Requirement 1 -
Answer these questions about the mailing-list post on D's garbage collector:
(a) On what date was the post sent?
(b) What reason does Walter Bright give for pinning not impeding this?
(c) Which language does Paulo Pinto say has unions?

Extract to read -
--*--

Componentizing D's garbage collector

Paulo Pinto pjmlp at progtools.org
Wed Jan 15 23:59:22 PST 2014


On Tuesday, 14 January 2014 at 14:22:27 UTC, Timon Gehr wrote:
> On 01/14/2014 10:11 AM, Paulo Pinto wrote:
>> On Monday, 13 January 2014 at 23:42:50 UTC, Timon Gehr wrote:
>>> On 01/13/2014 11:05 PM, Paulo Pinto wrote:
>>>> Am 13.01.2014 22:31, schrieb Timon Gehr:
>>>>> On 01/13/2014 10:11 PM, Walter Bright wrote:
>>>>>>>
>>>>>>> Not to say there aren't other ways of doing things, but 
>>>>>>> with random
>>>>>>> objects
>>>>>>> becoming pinnable puts a big damper on things unless you 
>>>>>>> can identify
>>>>>>> all the
>>>>>>> objects that might be pinned and isolate them.  But I 
>>>>>>> doubt that's
>>>>>>> really
>>>>>>> knowable up front.
>>>>>>
>>>>>> The reason pinning doesn't particularly impede this is 
>>>>>> because pinning
>>>>>> is rare.
>>>>>
>>>>> In Java or in D? Eg. there are no unions in Java.
>>>>
>>>> C# has unions.
>>>>
>>>> http://msdn.microsoft.com/en-us/library/system.runtime.interopservices.structlayoutattribute%28v=vs.110%29.aspx
>>>>
>>>>
>>>
>>> "The common language runtime controls the physical layout of 
>>> the data
>>> fields of a class or structure in managed memory. However, 
>>> ..."
>>
>>
>> Did you also read the remaining part of the page,
>
> Obviously.
>
>> or just looked for something to paste?
>> ...
>
> Look, you hadn't done anything besides pasting for backing up 
> your point or making it precise. I'll be proven wrong if you 
> are able to show us how you do the following in C#:
>
> union U{
>     int x;
>     Object y;
> }
>
>> You can control the layout, that is what matters.  Not at what 
>> level you
>> are expressing it.

--*--

Requirement 2 - Pull out every line of the listing that contains the word "farthest".

Data extract -
--*--

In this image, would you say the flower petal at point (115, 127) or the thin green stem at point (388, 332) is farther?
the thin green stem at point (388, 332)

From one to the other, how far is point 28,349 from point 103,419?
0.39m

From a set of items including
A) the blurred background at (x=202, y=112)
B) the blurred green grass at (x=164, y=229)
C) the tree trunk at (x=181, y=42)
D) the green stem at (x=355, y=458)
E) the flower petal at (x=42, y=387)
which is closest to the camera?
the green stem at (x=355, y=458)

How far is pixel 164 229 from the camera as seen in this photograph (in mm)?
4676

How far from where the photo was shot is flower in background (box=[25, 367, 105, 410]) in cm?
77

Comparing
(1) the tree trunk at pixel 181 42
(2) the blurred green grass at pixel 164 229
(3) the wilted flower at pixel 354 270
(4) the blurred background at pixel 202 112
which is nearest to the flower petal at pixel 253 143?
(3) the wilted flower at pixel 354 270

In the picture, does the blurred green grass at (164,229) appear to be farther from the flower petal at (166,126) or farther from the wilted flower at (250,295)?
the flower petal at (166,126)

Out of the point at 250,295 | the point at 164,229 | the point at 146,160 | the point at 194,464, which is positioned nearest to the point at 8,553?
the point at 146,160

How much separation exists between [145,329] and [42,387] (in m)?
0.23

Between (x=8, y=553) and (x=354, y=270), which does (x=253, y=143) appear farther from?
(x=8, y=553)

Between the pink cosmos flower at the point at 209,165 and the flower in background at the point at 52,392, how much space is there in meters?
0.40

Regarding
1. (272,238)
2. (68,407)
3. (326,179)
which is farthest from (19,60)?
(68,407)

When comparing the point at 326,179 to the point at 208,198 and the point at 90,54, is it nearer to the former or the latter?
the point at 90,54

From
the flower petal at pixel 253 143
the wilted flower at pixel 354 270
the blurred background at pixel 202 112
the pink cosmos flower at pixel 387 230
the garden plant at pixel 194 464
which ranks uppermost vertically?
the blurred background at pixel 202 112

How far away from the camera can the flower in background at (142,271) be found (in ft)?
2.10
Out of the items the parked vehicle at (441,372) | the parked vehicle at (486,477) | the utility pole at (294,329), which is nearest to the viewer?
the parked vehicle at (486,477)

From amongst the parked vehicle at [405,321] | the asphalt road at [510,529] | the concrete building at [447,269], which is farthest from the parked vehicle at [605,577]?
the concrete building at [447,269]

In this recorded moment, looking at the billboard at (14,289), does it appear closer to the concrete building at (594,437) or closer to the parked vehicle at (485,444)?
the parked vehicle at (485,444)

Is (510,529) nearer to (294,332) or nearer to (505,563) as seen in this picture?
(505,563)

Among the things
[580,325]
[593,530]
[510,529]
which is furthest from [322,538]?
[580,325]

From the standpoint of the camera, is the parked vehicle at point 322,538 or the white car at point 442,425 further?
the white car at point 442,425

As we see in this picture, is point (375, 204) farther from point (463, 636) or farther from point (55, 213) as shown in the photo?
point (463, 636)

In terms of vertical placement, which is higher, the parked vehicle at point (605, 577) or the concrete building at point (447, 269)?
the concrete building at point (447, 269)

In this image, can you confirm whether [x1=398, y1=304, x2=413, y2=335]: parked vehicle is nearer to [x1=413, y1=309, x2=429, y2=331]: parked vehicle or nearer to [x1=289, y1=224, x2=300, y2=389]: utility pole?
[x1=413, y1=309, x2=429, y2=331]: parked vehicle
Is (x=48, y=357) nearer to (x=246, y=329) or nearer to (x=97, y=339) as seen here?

--*--

Right answer 1 -
(a) Wednesday, January 15, 2014
(b) Pinning is rare.
(c) C#

Right answer 2 -
which is farthest from (19,60)?
From amongst the parked vehicle at [405,321] | the asphalt road at [510,529] | the concrete building at [447,269], which is farthest from the parked vehicle at [605,577]?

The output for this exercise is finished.